Unknown Mercies
The BTK serial killer, Dennis Rader, who fed his perverted sexual appetite, for three decades, with the lives of other human beings, was considered by others that surrounded him to be just a normal guy. This “normal guy,” however, was able, over a thirty year time period, to keep hidden the heinous monster who dwelt within that placid exterior.
A forensic psychiatrist remarked concerning such men as Rader that a serial killer does not just wake up one morningĀ and decides that killing someone would be a good idea but sometimes a 10 to 20-year preface of fantasying in the mind takes place before it moves into reality.
We, as preachers, know well that backsliding does not occur overnight. Long before grievous transgressions become a reality there is the incubation of certain thoughts and then those thoughts migrate into plans and plans transform ultimately into actions.

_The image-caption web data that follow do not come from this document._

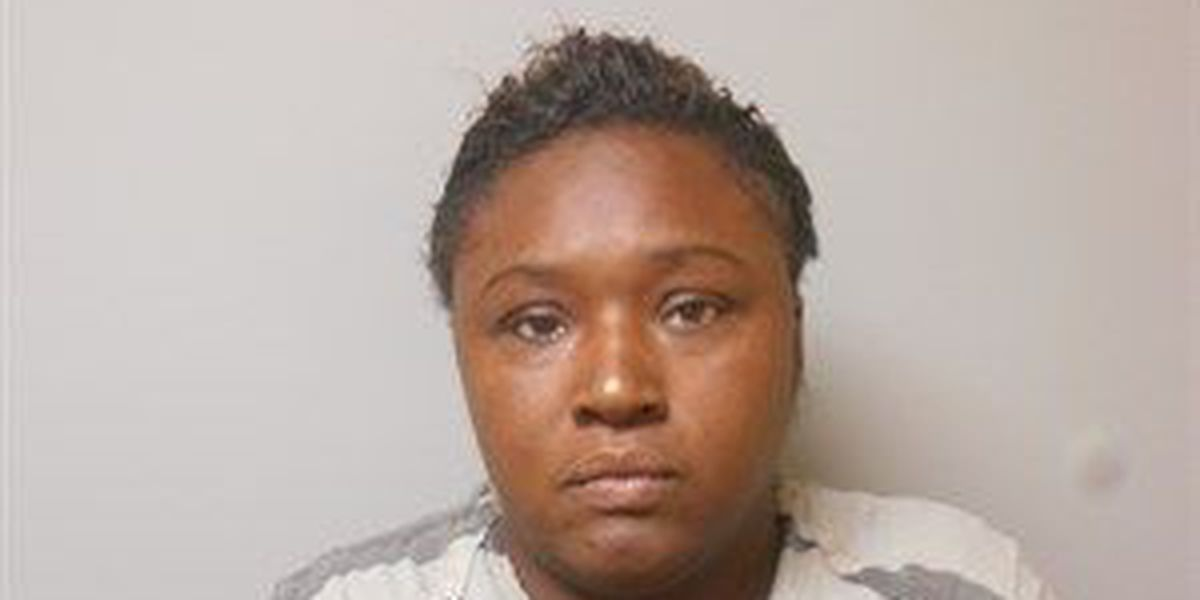 Police arrest woman for threatening man with knife...again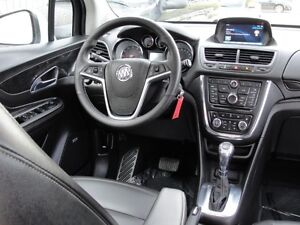 2015 Buick Encore Leather London Ontario image 17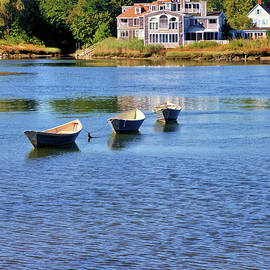 Kennebunkport C by Robert McCulloch
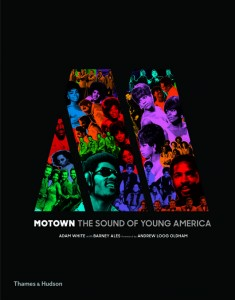 MOTOWN-jacket-cropped-compressor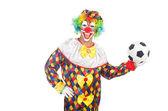 клоун с футбольный мяч — Стоковое фото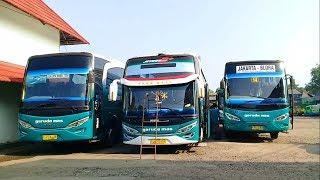 Video LIVE Pagi Ini : Suasana di Terminal Bus Bubulak Bogor (20 Juli 2017) MP3, 3GP, MP4, WEBM, AVI, FLV Juli 2017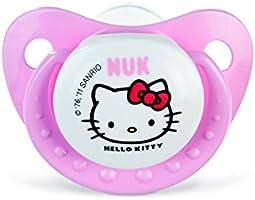 NUK 710301 - Juego de chupetes (talla 1, 2 unidades), diseño de Hello Kitty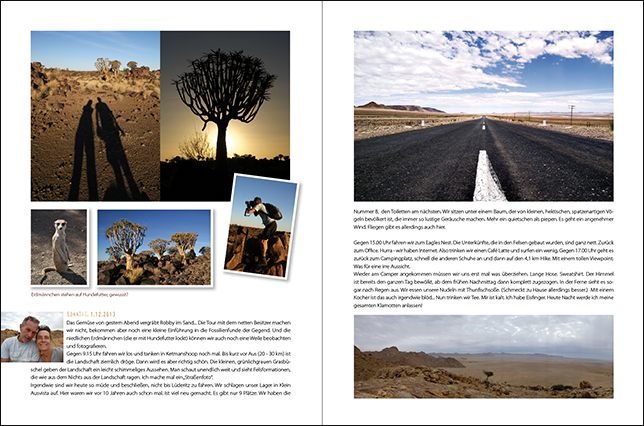 Ynas Design Blog, Reiselust, Reisebuch Namibia & Südafrika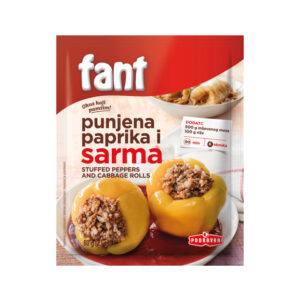 FANT Stuffed Peppers & Cabbage Rolls  60g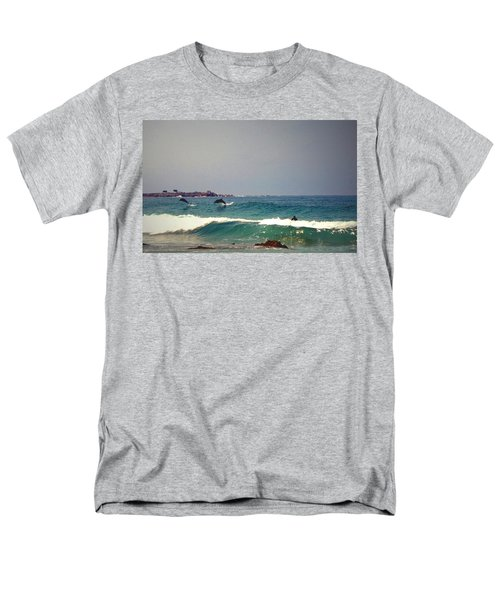 Dolphins Swimming With The Surfers At Asilomar State Beach  Men's T-Shirt  (Regular Fit) by Joyce Dickens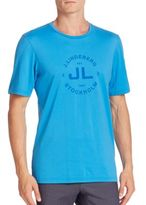 J. Lindeberg Short Sleeve Graphic T-Shirt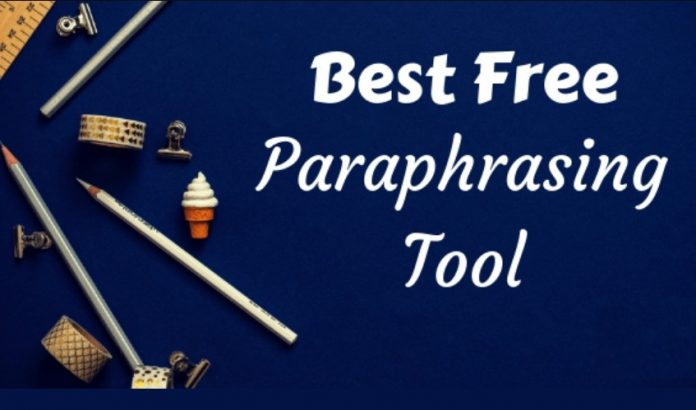 Best Results with Paraphrasing Tool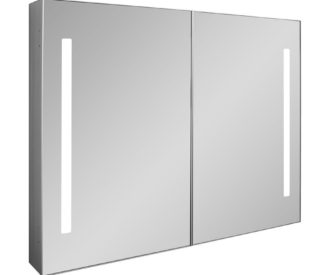 Allure Mirrored Cabinet (700 & 900mm Available)-3917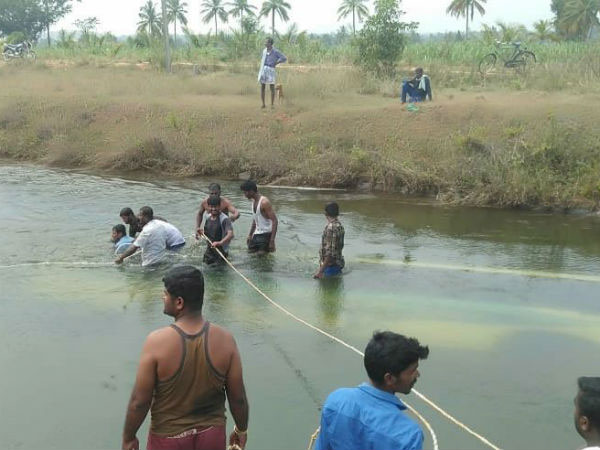20 people died after a private bus plunged into a VC canal at Pandavapura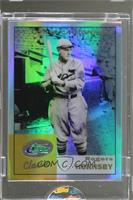Rogers Hornsby [ENCASED]
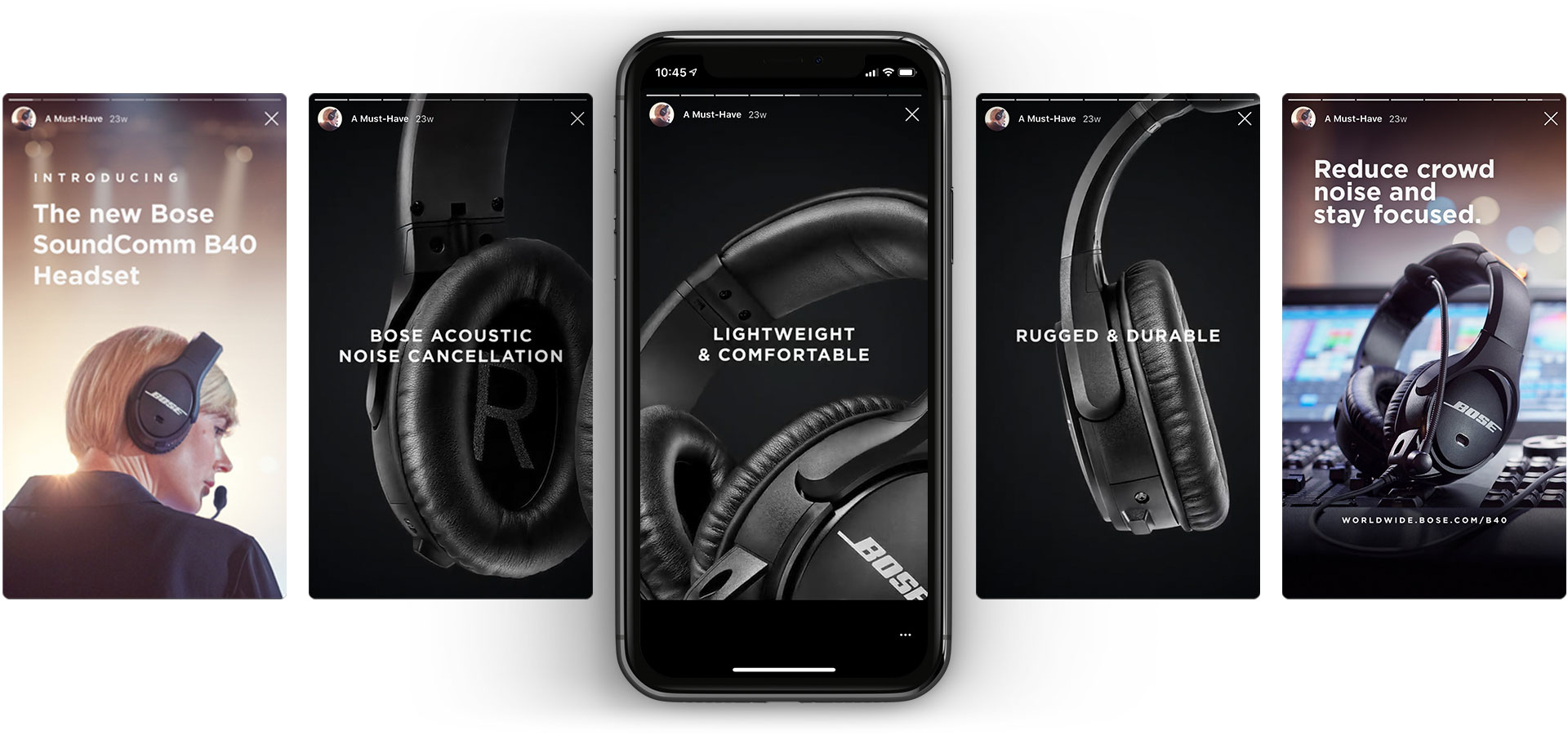 Phone mockup example of a Bose SoundComm B40 Instagram Story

Many times we are like the biblical shepherd that is able only to recover a few yet undigested parts from the lion’s mouth because we often are able to only deal with the aftermath of destruction–a destruction that began long before the crushing jaws of reality had snapped shut on its prey.
Like others, we often deem recovery after the fact as not only as the mercy of God but also as miraculous, as indeed it should be thusly deemed. But I wonder how often we fail to realize how merciful and miraculous God is to be able to not only penetrate into the preface of a stumbling and strike the needed chords of the human heart and mind and deter or eradicate the seed of destruction before it is birthed?
Someone once wrote, “The saddest words of man or pen are simply these ‘it might have been.'” Please allow me to say that it could also be said that the most merciful words of man or pen are simply these, “It might have been.”
Brethren, we must never underestimate the power of preaching that not only can deal with the aftermath of sin but also its far greater power to deal with the seminal forces of sin. While the former case is evident by sight the latter is known only by the Spirit and sometimes, thanks be to God, never known to any man.